15. Männliche Geschlechtsorgane
Nächtliche Pollutionen (ungewöhnlich für den Arzneiprüfer).
17. Atmungsorgane
Atmung schwierig. Beklemmende Qual in der präkordialen Region. Seufzende Atmung.
19. Herz
Puls zunächst, beim Betreten eines warmen Zimmers, häufiger, sinkt dann weit unter normal, klein, schwach, intermittierend. Herztöne nur an der Spitze gehört.
21. Extremitäten
Schwäche, Zittern, Brennen, Kriechen, Kribbeln, Taubheitsgefühl der Extremitäten.
24. Allgemeines
Unwohlsein; Schwäche; muskuläre Prostration.
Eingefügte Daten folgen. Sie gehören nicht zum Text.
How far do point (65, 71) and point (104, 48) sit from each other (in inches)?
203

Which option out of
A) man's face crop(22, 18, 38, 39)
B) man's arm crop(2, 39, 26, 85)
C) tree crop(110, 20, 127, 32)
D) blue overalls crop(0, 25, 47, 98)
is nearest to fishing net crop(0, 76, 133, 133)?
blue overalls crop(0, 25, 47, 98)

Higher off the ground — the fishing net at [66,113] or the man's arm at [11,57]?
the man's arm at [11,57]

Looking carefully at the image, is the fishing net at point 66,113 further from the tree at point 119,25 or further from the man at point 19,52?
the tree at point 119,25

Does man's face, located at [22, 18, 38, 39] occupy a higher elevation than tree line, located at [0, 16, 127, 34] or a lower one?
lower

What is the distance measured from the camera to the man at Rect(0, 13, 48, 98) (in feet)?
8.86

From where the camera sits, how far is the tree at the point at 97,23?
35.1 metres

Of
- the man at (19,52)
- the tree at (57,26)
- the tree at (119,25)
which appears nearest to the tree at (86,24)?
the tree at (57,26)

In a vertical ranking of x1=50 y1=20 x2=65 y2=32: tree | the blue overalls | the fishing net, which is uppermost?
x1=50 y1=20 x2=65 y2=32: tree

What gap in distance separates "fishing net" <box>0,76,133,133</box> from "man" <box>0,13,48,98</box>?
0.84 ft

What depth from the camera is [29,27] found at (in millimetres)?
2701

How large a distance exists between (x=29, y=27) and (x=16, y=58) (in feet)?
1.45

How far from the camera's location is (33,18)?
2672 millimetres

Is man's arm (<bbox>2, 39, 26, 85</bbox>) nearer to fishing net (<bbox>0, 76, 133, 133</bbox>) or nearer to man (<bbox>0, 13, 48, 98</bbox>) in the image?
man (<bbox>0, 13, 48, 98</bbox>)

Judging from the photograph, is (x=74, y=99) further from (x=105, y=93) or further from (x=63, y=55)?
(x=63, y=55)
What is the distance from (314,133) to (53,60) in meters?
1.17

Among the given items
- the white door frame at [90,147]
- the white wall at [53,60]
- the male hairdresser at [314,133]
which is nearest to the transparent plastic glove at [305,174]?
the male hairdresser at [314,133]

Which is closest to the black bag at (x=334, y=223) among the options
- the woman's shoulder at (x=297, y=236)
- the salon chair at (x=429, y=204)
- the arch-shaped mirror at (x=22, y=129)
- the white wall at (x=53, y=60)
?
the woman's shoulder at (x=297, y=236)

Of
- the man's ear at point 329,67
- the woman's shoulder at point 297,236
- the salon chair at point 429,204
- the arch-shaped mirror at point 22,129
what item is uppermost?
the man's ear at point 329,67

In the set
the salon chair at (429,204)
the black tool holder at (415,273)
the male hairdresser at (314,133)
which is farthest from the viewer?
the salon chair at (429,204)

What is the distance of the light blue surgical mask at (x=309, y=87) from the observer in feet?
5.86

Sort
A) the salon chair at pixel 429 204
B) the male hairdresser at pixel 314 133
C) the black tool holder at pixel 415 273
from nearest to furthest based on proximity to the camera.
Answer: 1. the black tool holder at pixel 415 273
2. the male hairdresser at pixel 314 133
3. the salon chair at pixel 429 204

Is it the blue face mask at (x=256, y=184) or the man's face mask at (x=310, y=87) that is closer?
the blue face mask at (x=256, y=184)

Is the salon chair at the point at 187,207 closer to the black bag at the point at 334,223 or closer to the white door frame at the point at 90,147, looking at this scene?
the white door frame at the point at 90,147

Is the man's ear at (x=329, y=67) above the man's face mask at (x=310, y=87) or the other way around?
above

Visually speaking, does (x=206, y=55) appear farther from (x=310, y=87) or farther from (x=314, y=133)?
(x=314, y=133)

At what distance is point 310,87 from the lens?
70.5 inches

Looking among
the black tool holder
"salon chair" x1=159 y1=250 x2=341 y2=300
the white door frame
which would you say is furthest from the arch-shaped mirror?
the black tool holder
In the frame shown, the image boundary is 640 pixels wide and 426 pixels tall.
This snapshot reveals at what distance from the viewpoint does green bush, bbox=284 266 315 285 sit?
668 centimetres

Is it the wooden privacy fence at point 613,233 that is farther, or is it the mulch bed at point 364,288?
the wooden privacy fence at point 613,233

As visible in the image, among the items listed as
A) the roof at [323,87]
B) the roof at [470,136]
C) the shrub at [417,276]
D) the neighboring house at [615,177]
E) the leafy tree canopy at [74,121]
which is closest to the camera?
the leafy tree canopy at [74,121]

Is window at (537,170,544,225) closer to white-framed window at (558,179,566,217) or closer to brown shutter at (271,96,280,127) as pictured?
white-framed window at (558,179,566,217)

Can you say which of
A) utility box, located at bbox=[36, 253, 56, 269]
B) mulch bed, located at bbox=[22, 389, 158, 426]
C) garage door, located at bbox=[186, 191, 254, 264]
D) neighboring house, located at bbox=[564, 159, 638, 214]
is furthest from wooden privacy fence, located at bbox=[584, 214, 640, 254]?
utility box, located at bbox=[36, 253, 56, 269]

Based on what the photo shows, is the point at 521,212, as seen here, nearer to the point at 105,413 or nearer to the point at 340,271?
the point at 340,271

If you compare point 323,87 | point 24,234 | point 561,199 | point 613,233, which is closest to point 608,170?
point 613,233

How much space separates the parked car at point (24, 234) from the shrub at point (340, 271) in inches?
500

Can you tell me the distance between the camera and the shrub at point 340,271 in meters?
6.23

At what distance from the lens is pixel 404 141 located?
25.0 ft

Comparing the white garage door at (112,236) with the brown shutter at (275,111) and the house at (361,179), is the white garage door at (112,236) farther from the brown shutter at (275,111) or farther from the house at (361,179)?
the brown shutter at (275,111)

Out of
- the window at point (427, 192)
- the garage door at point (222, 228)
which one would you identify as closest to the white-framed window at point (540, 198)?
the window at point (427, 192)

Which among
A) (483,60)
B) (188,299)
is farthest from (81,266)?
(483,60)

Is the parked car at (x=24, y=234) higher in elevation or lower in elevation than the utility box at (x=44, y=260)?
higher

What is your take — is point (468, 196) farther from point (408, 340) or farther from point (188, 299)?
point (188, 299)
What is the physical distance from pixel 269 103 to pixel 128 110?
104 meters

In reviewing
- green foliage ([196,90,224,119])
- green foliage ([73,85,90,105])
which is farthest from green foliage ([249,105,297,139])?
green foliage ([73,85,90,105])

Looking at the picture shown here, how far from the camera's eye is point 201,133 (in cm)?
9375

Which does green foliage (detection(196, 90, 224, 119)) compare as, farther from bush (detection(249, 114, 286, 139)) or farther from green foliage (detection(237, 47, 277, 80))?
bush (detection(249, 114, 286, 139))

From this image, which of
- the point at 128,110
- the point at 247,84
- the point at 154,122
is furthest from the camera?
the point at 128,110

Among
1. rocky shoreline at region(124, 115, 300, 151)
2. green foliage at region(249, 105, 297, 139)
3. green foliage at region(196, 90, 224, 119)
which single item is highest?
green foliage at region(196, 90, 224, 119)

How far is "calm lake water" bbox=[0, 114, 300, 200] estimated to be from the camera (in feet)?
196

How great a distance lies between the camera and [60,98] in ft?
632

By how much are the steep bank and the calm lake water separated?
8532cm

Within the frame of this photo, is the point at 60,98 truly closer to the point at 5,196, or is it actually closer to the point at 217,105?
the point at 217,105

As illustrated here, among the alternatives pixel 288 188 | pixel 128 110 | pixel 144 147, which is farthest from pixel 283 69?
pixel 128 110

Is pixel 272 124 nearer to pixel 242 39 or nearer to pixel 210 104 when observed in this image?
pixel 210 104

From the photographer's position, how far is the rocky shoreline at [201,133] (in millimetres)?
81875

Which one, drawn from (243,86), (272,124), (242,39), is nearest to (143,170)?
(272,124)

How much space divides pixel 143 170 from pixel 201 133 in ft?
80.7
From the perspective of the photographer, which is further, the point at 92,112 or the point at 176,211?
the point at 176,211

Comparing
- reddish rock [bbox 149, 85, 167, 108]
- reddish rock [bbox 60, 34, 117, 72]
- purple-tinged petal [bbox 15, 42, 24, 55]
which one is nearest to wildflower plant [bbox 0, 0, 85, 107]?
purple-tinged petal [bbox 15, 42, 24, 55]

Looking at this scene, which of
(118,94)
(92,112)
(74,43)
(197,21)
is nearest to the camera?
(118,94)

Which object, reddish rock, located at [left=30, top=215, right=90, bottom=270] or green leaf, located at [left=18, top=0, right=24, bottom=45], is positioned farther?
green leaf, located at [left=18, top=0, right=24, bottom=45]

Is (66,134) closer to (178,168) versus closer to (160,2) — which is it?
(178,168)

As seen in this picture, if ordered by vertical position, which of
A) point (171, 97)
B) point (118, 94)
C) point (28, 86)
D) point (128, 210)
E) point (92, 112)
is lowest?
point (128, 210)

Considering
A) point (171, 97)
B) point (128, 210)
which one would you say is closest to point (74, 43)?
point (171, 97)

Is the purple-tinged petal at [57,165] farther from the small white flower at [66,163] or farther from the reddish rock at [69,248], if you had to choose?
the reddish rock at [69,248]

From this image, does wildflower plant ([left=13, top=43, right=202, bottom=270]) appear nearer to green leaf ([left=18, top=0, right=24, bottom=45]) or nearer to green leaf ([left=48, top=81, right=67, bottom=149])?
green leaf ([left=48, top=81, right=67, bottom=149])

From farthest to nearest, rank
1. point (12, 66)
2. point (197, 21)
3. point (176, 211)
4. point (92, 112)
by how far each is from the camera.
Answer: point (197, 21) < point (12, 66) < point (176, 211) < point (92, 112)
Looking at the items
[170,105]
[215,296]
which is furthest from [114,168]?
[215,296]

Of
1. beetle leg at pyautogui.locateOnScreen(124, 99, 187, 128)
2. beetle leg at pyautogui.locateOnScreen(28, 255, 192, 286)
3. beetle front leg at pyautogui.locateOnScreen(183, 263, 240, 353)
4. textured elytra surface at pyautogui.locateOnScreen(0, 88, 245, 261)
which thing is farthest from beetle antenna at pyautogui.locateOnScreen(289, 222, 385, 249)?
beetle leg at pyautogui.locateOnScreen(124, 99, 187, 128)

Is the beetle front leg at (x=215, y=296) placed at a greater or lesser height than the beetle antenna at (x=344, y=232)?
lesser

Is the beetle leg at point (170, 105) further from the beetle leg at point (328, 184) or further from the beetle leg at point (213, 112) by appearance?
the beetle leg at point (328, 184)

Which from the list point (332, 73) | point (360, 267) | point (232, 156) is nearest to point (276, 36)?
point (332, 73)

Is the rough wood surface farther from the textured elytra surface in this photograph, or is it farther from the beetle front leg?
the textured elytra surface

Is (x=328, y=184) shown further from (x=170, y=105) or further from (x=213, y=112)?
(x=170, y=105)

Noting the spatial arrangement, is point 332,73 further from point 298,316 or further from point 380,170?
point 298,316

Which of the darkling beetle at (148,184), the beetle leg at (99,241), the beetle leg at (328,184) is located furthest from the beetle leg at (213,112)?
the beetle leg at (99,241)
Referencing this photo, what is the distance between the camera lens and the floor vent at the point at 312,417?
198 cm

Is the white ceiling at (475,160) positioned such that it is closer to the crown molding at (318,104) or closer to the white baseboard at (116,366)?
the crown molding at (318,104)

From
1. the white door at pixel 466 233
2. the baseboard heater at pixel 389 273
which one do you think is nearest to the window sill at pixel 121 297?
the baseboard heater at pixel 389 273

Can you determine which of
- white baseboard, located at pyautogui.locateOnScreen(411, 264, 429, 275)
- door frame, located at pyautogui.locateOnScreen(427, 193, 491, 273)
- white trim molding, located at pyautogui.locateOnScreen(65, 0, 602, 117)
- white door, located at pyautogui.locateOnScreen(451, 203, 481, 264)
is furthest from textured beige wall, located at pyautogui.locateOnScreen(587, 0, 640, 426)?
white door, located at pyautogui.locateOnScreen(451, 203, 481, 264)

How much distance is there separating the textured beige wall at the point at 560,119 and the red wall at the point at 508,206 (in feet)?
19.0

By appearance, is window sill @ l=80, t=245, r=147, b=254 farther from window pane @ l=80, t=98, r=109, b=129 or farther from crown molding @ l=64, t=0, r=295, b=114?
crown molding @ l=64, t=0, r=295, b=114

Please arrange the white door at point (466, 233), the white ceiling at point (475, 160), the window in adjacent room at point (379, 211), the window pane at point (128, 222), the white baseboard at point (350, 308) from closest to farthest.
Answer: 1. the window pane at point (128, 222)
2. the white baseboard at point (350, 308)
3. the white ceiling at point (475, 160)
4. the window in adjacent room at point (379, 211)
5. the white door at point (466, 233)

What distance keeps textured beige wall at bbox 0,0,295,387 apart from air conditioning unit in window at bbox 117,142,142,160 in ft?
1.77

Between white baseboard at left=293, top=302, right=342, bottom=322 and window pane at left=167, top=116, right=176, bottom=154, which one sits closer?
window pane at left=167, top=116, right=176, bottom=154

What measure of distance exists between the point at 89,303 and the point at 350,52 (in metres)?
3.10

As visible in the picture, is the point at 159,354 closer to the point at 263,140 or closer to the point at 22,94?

Zuckungen und Konvulsionen über den ganzen Körper. Schweregefühl wie von Blei über den ganzen Körper.
25. Haut
Allgemeines Ameisenlaufen.
26. Schlaf
Somnolenz. Schlaf gestört. Wirft sich fortwährend im Bett herum.
27. Fieber
Oberfläche kalt, schwitzend und ganz blass. Intensive Kälte. Kopf und Gesicht wurden plötzlich warm; Wärme erstreckte sich über den übrigen Körper, war in der Magengegend intensiver und wurde von Schweiß begleitet.